2011 waren Ihre Werke schon zu mehr als 100 Prozent ausgelastet. Welche Zahl erwarten Sie für 2012?
Im vergangenen Jahr betrug unsere Produktionsauslastung exakt 118 Prozent, wenn man die Harbour-Berichtswerte – das heißt zwei Acht-Stunden-Schichten pro Tag, an 235 Tagen, beziehungweise 47 Wochen im Jahr – als Berechnungsgrundlage nimmt. Da wir für 2012 mit neuen Bestwerten beim Absatz unserer drei Marken rechnen, werden wir entsprechend auch unsere Auslastung in der Produktion weiter steigern.
Sie prüfen Standort-Möglichkeiten in den BRIKT-Märkten (Basilien, Russland, Indien, Südkorea und Türkei). Wie sehen Ihre aktuellen Pläne aus?

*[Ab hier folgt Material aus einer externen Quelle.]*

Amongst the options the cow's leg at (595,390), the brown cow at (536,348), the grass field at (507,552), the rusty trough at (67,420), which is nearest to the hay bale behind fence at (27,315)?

In Brasilien sind wir mit den dortigen Behörden im Gespräch über den Aufbau einer lokalen Produktion. Und auch in Russland führen wir intensive Gespräche über die Erweiterung unserer Produktion. Unsere Kapazität in Indien haben wir bereits von 3000 auf 11.000 Einheiten ausgebaut, die wir kurzfristig sogar noch weiter erhöhen könnten. In Korea und der Türkei haben wir derzeit keine Pläne für eine lokale Produktion.
Ihre Wachstumsstrategie "Number one" reicht bis ins Jahr 2020. Wie viele Werke werden Sie bis dahin haben?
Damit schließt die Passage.